MedEvo Simulado — Prova 2026

Enunciado

Durante uma atividade de rotina em uma área de transição entre mata e zona urbana, um Agente de Combate às Endemias identifica a carcaça de um primata não humano (macaco do gênero Alouatta) sem sinais evidentes de trauma. O município em questão não registrava casos humanos de febre amarela há décadas, mas mantém vigilância ativa para epizootias. Diante desse achado, a equipe de Vigilância em Saúde local deve adotar medidas imediatas. Com base nos protocolos de vigilância de zoonoses e manejo territorial, assinale a alternativa que descreve corretamente a importância desse evento e a conduta preconizada:

Alternativas

  1. A) O evento é considerado uma epizootia suspeita, funcionando como um evento sentinela que indica a circulação do vírus da febre amarela no ambiente silvestre, exigindo notificação imediata e intensificação da vacinação na área.
  2. B) A morte do primata exige o isolamento imediato da população residente em um raio de 5 quilômetros para evitar a transmissão direta do vírus entre humanos e animais, além da suspensão de atividades agrícolas na região.
  3. C) A conduta correta é aguardar a confirmação laboratorial da causa da morte do animal antes de iniciar qualquer ação de bloqueio vacinal, visando otimizar os recursos públicos e evitar o pânico desnecessário na comunidade.
  4. D) O achado confirma a reurbanização da febre amarela no município, visto que o animal foi encontrado próximo a residências, indicando que o vírus passou a ser transmitido pelo mosquito Aedes aegypti entre os primatas.

Pérola Clínica

Morte de primata (Alouatta) = Evento sentinela → Notificação imediata + Bloqueio vacinal.

Resumo-Chave

A morte de primatas não humanos (PNH) funciona como um sistema de alerta precoce (sentinela), indicando a circulação do vírus da febre amarela antes que casos humanos ocorram.

Contexto Educacional

A vigilância de epizootias é um pilar fundamental da saúde única (One Health), integrando a saúde animal e humana. No Brasil, o monitoramento de primatas não humanos é a estratégia principal para prever surtos de febre amarela silvestre. O gênero Alouatta é particularmente sensível, apresentando alta letalidade, o que facilita a detecção visual de carcaças. Historicamente, a febre amarela silvestre apresenta ciclos de expansão. A identificação de um animal morto em área de transição exige resposta rápida da Vigilância em Saúde para evitar o 'transbordamento' (spillover) para o ciclo urbano, onde o Aedes aegypti poderia atuar como vetor. A vacinação oportuna é a única medida eficaz para interromper a cadeia de transmissão humana.

Perguntas Frequentes

Por que os macacos são considerados sentinelas para a febre amarela?

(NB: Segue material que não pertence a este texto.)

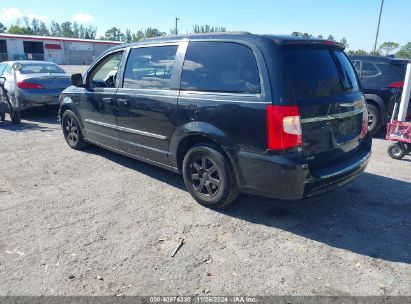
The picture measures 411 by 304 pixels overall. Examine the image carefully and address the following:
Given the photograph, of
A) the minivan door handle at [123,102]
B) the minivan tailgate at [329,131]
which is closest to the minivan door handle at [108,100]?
the minivan door handle at [123,102]

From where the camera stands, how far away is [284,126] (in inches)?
125

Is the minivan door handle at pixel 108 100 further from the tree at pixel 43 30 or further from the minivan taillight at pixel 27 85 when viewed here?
the tree at pixel 43 30

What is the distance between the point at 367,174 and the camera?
17.1ft

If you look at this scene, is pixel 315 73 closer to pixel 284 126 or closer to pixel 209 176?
pixel 284 126

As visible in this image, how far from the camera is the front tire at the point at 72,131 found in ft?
20.5

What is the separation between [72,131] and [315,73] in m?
4.71

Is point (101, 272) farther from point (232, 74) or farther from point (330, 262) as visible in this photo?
point (232, 74)

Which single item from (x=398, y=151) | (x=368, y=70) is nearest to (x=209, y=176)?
(x=398, y=151)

Os primatas não humanos, especialmente os do gênero Alouatta (bugios), são altamente suscetíveis ao vírus da febre amarela. Quando infectados pelos mosquitos Haemagogus ou Sabethes, eles adoecem e morrem rapidamente. Como vivem no mesmo ambiente onde o ciclo silvestre ocorre, sua morte serve como um aviso biológico de que o vírus está circulando naquela área, permitindo intervenções antes que humanos sejam picados.

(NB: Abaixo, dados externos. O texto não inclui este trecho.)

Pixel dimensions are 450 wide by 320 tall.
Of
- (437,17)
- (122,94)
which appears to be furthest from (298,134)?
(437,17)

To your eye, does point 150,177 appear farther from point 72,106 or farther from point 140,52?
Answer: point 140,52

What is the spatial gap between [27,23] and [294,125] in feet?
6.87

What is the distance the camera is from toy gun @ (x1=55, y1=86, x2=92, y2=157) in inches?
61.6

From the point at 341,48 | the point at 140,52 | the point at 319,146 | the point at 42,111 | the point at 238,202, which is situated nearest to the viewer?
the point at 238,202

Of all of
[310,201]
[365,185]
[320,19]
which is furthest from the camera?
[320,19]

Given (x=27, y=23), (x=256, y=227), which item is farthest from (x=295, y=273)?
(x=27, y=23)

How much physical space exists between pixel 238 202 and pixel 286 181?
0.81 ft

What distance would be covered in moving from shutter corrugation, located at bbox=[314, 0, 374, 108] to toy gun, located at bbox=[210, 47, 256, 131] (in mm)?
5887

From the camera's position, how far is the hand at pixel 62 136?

Qual a conduta imediata após identificar uma epizootia suspeita?

A conduta deve ser a notificação compulsória imediata (em até 24 horas) às autoridades de saúde. Paralelamente, deve-se realizar a coleta de amostras do animal para diagnóstico laboratorial e iniciar ações de bloqueio vacinal na população humana residente ou que transita na área afetada, independentemente da confirmação laboratorial imediata, visando prevenir a urbanização do ciclo.

Existe risco de transmissão direta do macaco para o ser humano?

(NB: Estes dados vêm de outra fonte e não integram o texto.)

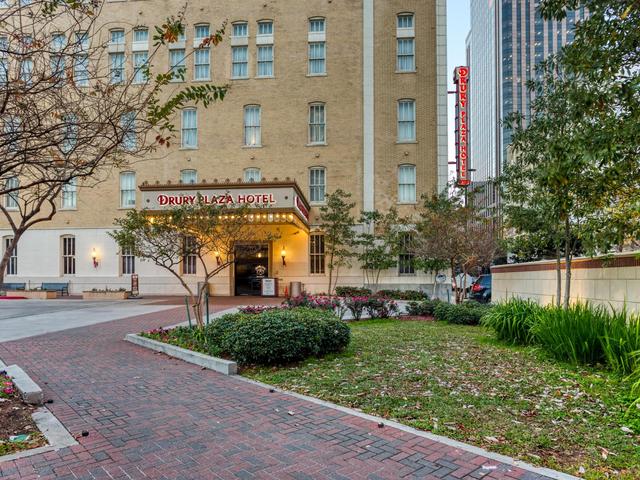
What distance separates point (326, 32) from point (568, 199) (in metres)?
24.7

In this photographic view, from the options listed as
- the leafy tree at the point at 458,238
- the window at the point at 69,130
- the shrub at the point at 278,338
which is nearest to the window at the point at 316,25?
the leafy tree at the point at 458,238

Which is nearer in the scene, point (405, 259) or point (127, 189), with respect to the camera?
point (405, 259)

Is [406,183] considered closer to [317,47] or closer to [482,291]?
[482,291]

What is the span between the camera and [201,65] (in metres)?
30.3

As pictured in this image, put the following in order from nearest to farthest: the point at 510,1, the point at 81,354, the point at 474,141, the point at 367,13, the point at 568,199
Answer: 1. the point at 568,199
2. the point at 81,354
3. the point at 367,13
4. the point at 510,1
5. the point at 474,141

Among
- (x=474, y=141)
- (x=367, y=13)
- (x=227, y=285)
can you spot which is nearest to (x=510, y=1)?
(x=474, y=141)

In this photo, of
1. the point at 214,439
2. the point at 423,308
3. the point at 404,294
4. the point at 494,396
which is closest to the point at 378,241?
the point at 404,294

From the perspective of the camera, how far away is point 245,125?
29.7 meters

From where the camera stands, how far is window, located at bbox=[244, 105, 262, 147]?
29.6 m

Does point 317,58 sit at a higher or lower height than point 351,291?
higher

Não. A febre amarela não é transmitida pelo contato direto com o primata, suas secreções ou carcaça. A transmissão ocorre exclusivamente pela picada de mosquitos infectados. O macaco é um hospedeiro amplificador no ciclo silvestre. O maior risco para o humano é frequentar áreas de mata onde os mosquitos vetores estão presentes e infectados.